**Objective:**
Reproduce the items below word for word, omitting the pictures.

**Data entries:**
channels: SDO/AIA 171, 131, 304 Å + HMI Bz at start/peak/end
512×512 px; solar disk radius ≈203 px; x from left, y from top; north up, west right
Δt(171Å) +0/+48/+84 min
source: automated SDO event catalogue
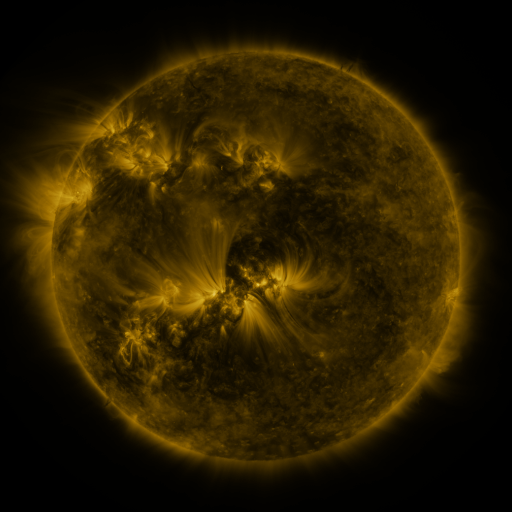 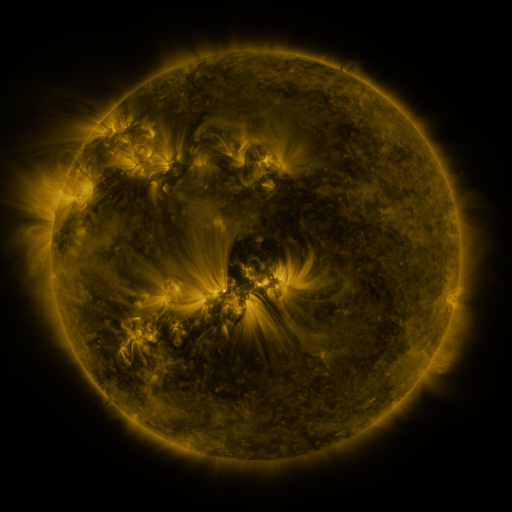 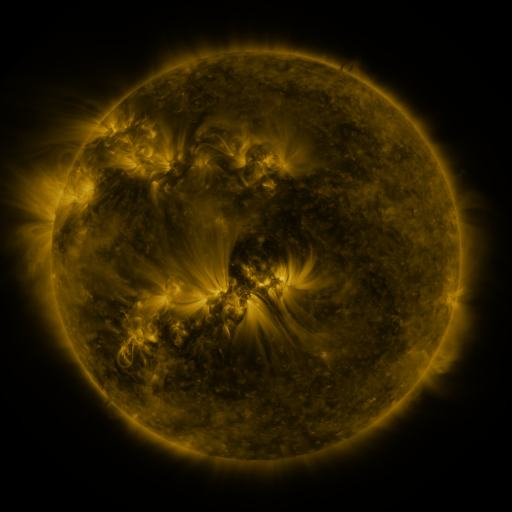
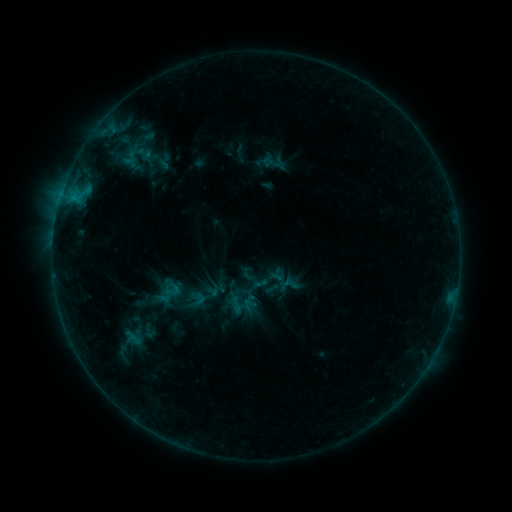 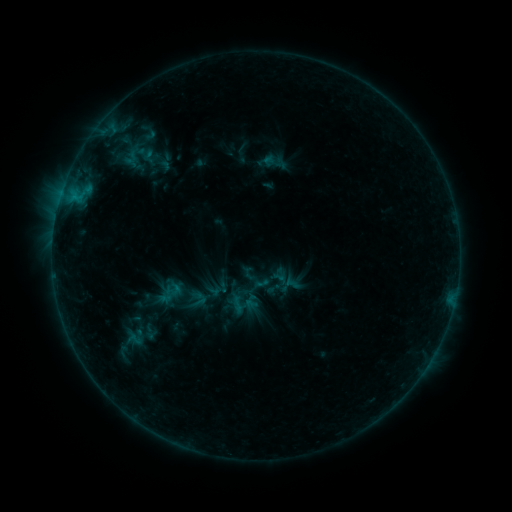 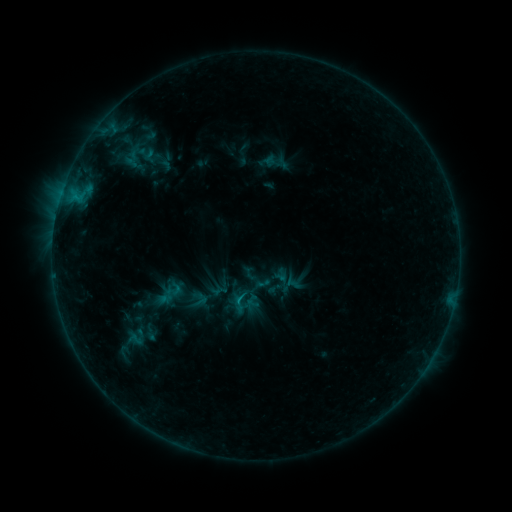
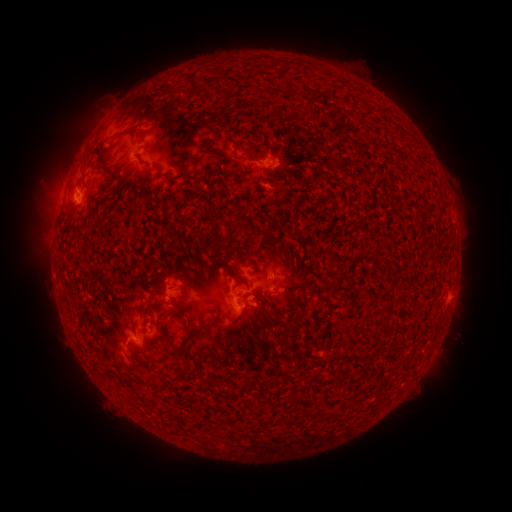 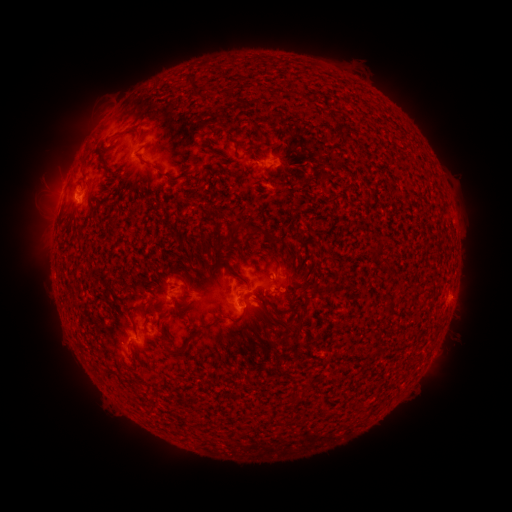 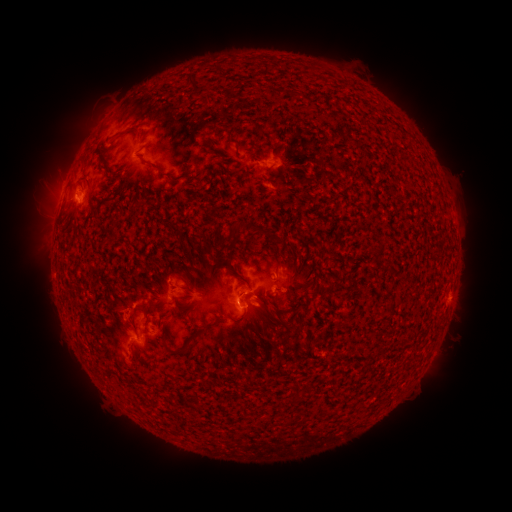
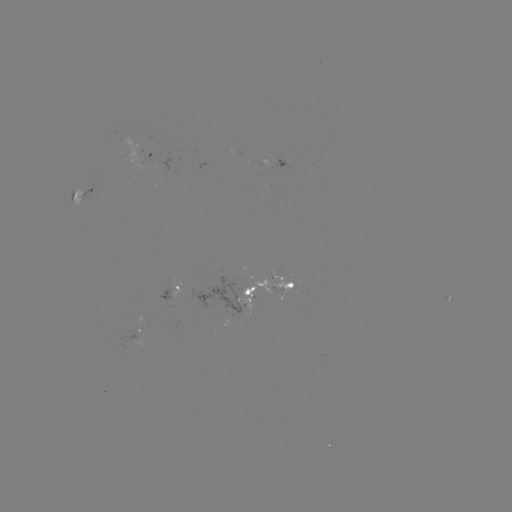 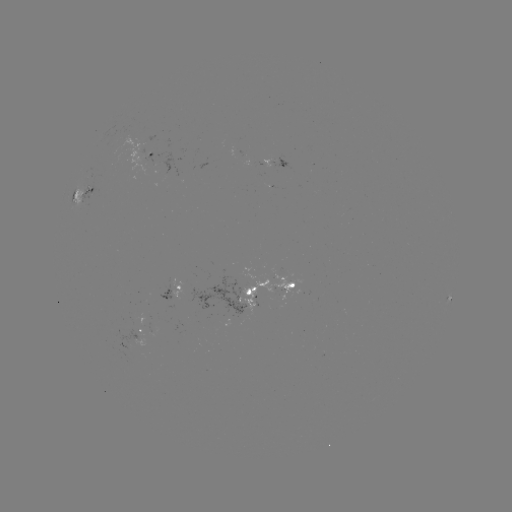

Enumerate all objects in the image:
emerging-flux region: (263, 289)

**Exercise answer:**
channels: SDO/AIA 171, 131, 304 Å + HMI Bz at start/peak/end
512×512 px; solar disk radius ≈203 px; x from left, y from top; north up, west right
Δt(171Å) +0/+48/+84 min
source: automated SDO event catalogue

Enumerate all objects in the image:
emerging-flux region: (263, 289)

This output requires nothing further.